§ AIM OF THE EXERCISE
Nothing but the lines from the one with "class: Mammalia" through the end of the records below should be written out, and each must match word for word.

+++ PROVIDED DATA +++

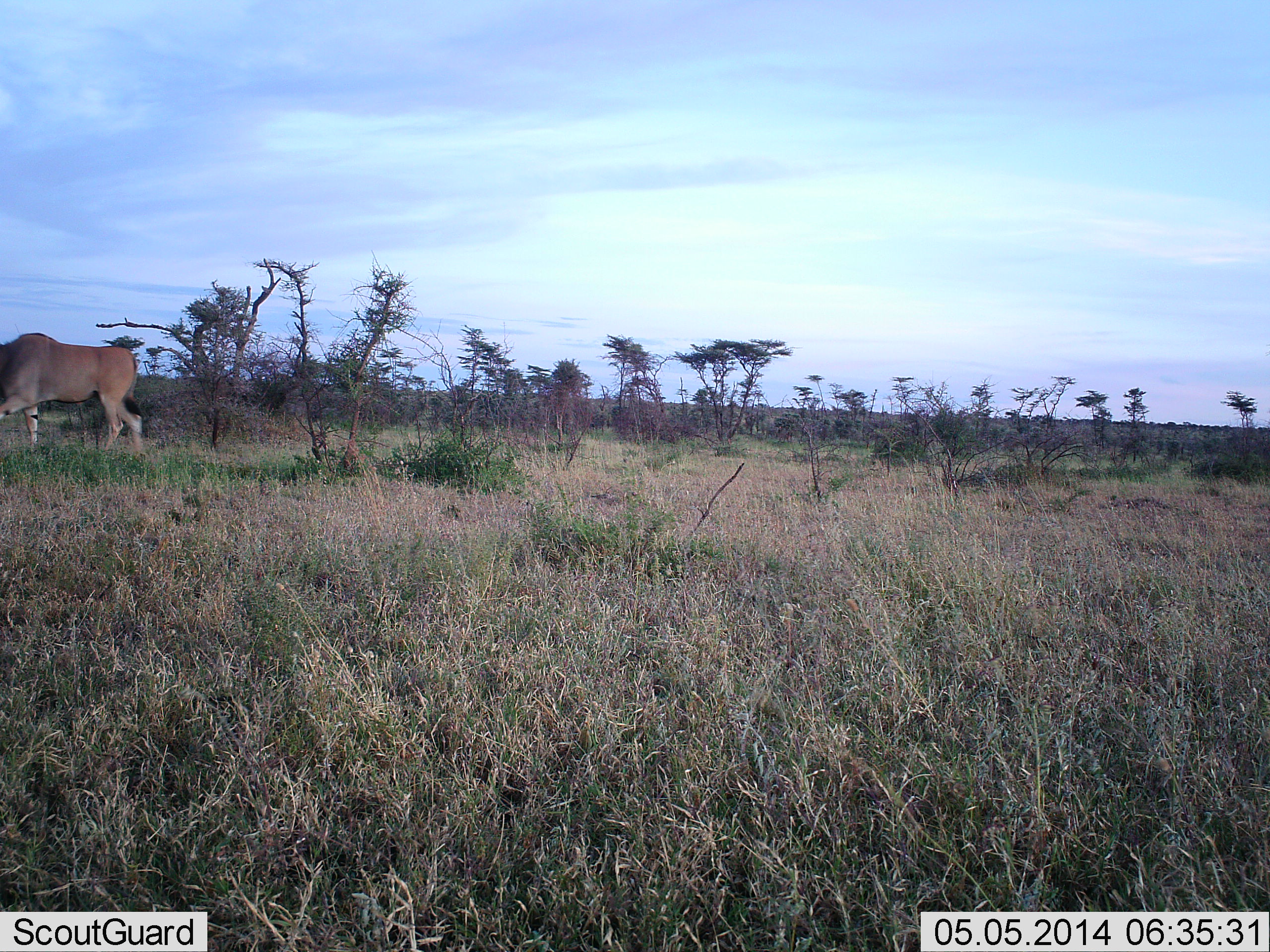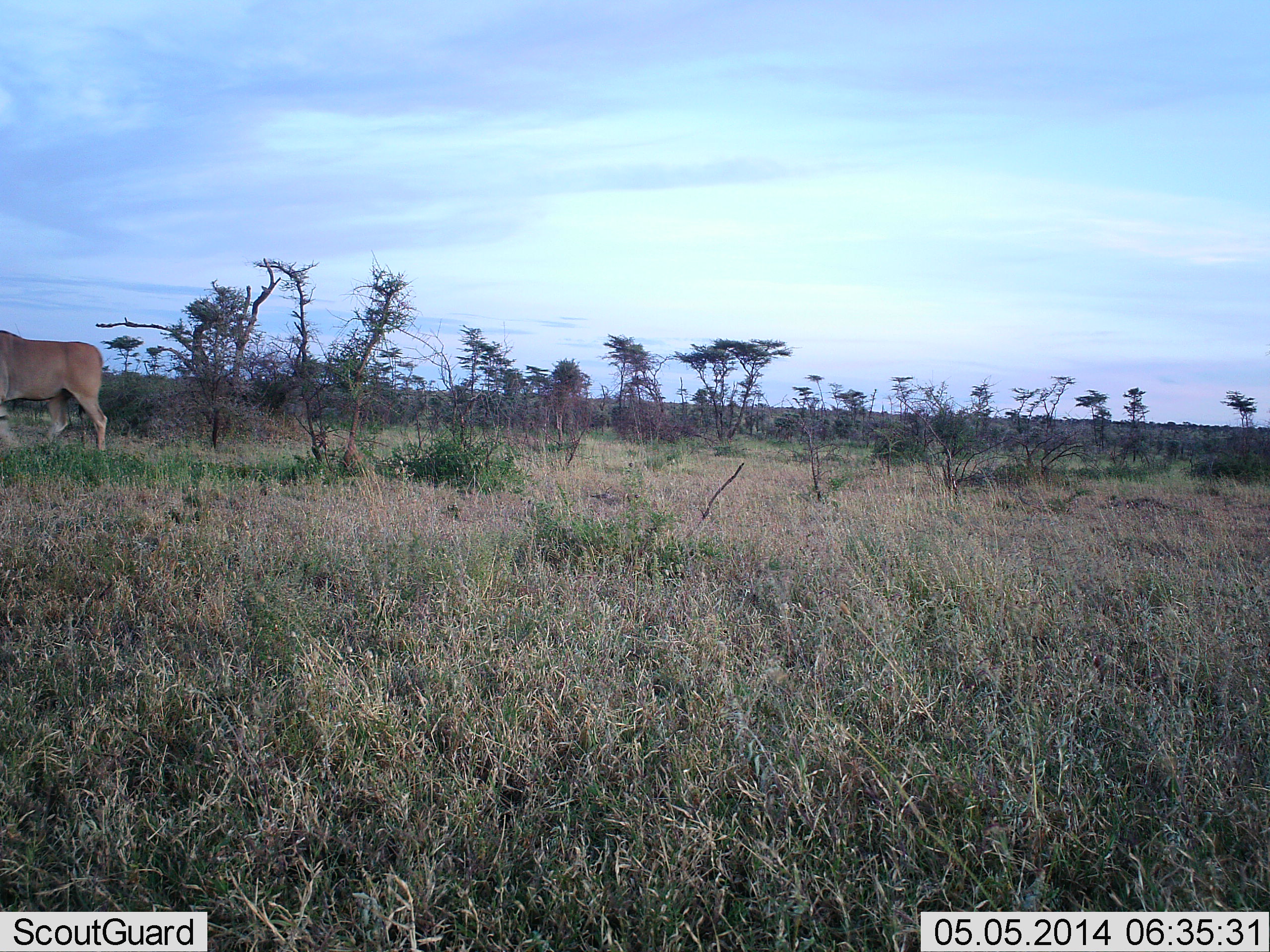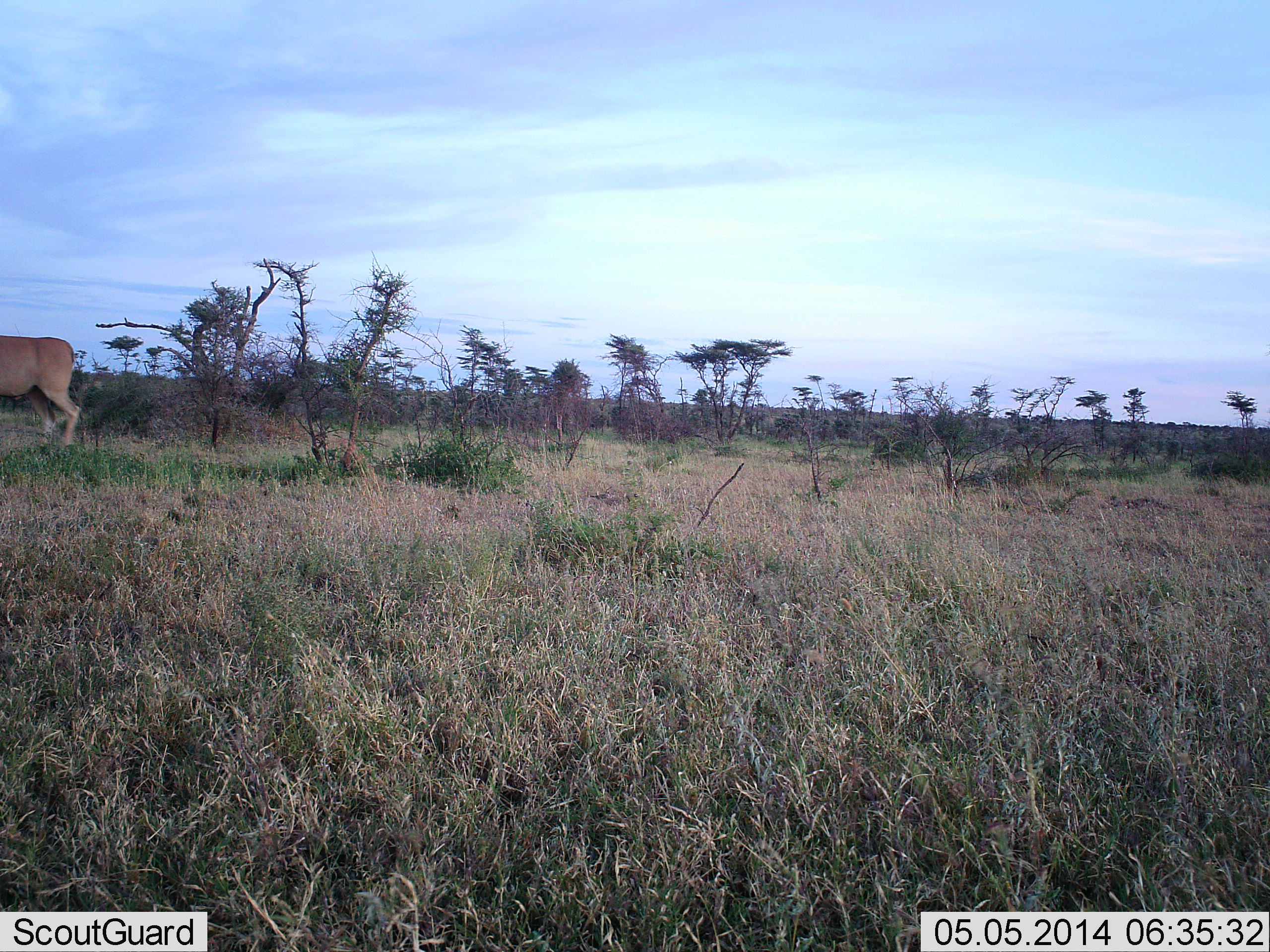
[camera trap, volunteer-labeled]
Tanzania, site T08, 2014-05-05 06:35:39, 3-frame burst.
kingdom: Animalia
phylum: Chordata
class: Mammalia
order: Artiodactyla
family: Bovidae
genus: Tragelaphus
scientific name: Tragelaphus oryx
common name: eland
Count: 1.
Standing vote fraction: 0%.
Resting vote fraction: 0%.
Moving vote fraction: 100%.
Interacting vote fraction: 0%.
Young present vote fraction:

+++

§ RESPONSE AREA
class: Mammalia
order: Artiodactyla
family: Bovidae
genus: Tragelaphus
scientific name: Tragelaphus oryx
common name: eland
Count: 1.
Standing vote fraction: 0%.
Resting vote fraction: 0%.
Moving vote fraction: 100%.
Interacting vote fraction: 0%.
Young present vote fraction:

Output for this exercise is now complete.